In welcher Methode liegen laut Quaxli im folgenden Textausschnitt die zwei zusätzlichen Schleifen über den Vector actors?

* TEXTAUSSCHNITT
**********

Wie schon per PN geschrieben, kommt bei mir der Fehler (noch) nicht. Ich habe auch den Timer runter gesetzt, damit mehr Objekte kommen, aber der Fehler wird bei mir nicht geworfen.

Was die Zeichenmethode betrifft: Lies mal den 2. Teil vom Tut und dort besonders den Teil mit aktivem Rendern und volatile Images vielleicht löst das Dein Problem?


----------



## Quaxli (25. Mrz 2008)

Ich habe den Fehler jetzt gefunden, denke ich. Ich schreibe es mal hier, da es evtl. auch andere interessiert:

Du hast in der doLogic-Methode Deiner Rakete noch 2 weitere Loops über den Vector actors, der ja alle Sprites enthält. Dadurch kann es dann vorkommen, daß ein Sprite modifiziert werden soll, daß schon entfernt wurde oder anderweitig in Beschlag ist und die Exception wird geworfen.


----------



## tuxedo (26. Mrz 2008)

Eine "ConcurrentModificationException" ist AFAIK immer auf sowas wie ein Vector, Map oder sonstiges in der Art zurückzuführen,welcher an mehreren Stellen "bearbeitet und gelesen" werden darf. Der Zugriff ist also nicht wirklich Thread-Sicher. Man sollte sicher stellen, dass, wenn einer den Vector liest, ein anderer den Vector nicht verändert und umgekehrt. 

Man schnellsten kommt man da drauf, wenn man mal google mit der Exception füttert und nicht "wahllos" herumspekuliert und es auf die Anzahl der Objekte und/oder das Zeichnen schiebt ;-)

**********

* DATENSÄTZE
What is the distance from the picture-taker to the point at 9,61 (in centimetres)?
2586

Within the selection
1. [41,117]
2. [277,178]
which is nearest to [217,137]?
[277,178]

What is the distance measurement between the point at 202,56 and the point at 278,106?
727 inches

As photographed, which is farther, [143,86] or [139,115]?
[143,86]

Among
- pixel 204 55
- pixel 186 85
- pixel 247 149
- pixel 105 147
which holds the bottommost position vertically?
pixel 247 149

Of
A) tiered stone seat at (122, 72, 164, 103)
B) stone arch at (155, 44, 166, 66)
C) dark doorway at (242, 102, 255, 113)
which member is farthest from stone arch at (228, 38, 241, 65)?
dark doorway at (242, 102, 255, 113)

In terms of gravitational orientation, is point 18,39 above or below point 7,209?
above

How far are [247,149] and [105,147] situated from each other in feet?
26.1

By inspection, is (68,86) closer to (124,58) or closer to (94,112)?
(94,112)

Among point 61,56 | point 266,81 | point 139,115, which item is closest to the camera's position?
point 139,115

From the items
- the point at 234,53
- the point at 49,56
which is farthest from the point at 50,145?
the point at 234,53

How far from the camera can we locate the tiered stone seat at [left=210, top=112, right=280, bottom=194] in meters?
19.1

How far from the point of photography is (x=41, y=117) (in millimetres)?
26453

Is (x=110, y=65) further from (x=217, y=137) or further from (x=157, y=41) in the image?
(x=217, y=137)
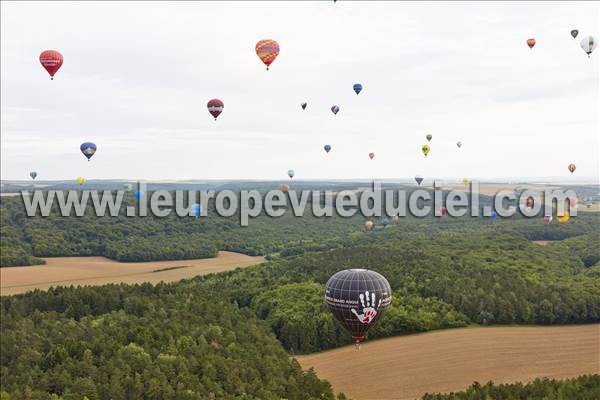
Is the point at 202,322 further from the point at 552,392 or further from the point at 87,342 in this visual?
the point at 552,392

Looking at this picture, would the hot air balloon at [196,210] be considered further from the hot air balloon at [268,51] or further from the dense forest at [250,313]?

**********

* LÖSUNG
In der doLogic-Methode der Rakete.